Some individuals have speculated that the blinding rain, coupled with Pierce’s unfamiliarity with a newly‑installed switch‑head, were responsible for the tragedy.  Others have maintained that in the driving rain, Pierce mistook a freight engineer’s signal from a siding further up the line as the Royal Palm’s signal that all was clear.  This, at the very least, might provide a measure of explanation for Pierce’s obvious decision to continue on at top speed without instead taking the side track.

The Interstate Commerce Commission report, however, concluded that the wreck occurred because Road Foreman of Engines Pierce, who had relieved Engineman Keith, either failed to have a thorough understanding with the engineman as to the contents of Train Order #92 (requiring him to take the siding), or else simply forgot it.

The true reason for the tragedy may never be known, since this information departed with Robert M. Pierce when he succumbed to his injuries shortly after the wreck.  However, over the ensuing years of time, there have been some long‑time former employees who have developed interesting opinions and theories concerning the accident.

Mr. H.D. “Cowboy” Mintz, a retired Southern Railways senior conductor and the son of Mrs. R.H. Mintz of Rockmart, says passenger train crews always consisted of the oldest men on the seniority list.  Therefore, most of the Southern Railway employees from the Ponce de Leon and the Royal Palm who were involved in the accident were either deceased or retired by the time he was employed by Southern in the mid‑1940s.  However, “a few were still around,” he said, and they – from time to time – shared their thoughts with him.

“I worked with Nath Turner, an engineer on the Royal Palm; Henry Sorrells, the conductor; and Harry Smith, the flagman,” Mintz related.  “Harry told me he and Henry were up in the cupola on the caboose on the rear of the Royal Palm, and they could hear the Ponce de Leon ‘still working steam’ as it was approaching.  The whole train should have been coasting down the grade by that point.  He always thought Bob Pierce was attempting to make up the lost time the train was suffering from.”

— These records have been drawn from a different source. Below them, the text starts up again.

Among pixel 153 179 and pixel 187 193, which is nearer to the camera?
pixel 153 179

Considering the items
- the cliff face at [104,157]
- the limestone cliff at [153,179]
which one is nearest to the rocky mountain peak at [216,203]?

But Mr. Mintz also says there have been rumors over the years of a personal vendetta between Keith and Pierce, and speculation regarding the possibility that this may have played a role in the disaster.  

When Keith was relieved of control of the engine by Pierce at McPherson, could he (Keith) possibly have intentionally neglected to inform Pierce that the Ponce de Leon was to take the siding in Rockmart?  Surely Keith would have known that failure to communicate these instructions to Pierce would have meant almost certain death or injury to himself.

The Interstate Commerce Commission report however, states unequivocally, that “After the accident, Mr. Copeland assisted in removing Road Foreman of Engines Pearce from his engine and he said the road foreman asked him how the accident had occurred.  When told that he had failed to take the siding for train #101 (the Royal Palm), he replied that Engineman Keith, Fireman Moss and everyone concerned had told him that he was to hold the main track.”

“Harry Smith’s personal observation, Engineer Keith’s statement that he explained the conditions of the orders to Pierce, and the theory of a personal vendetta between Keith and Pierce will always add to the mystery of the Rockmart wreck,” Mr. Mintz added.  “We’ll never know the answer for certain.”

Today (as of this writing), trains – albeit freight trains – still pass swiftly down this same single-tracked railroad from the Braswell Mountains into Rockmart.  They often are moving at what almost anyone would deem to be an excessive rate of speed, causing automobile drivers at the Rockmart track intersections to cautiously stop far in advance of the crossings.

And to the rear of the former Goodyear Rubber Company building in Rockmart, a lone siding still exists today in virtually the identical location as the 1926 siding, almost as a harbinger of the terrible 1926 disaster, and reminding the trainmen to “slow down.”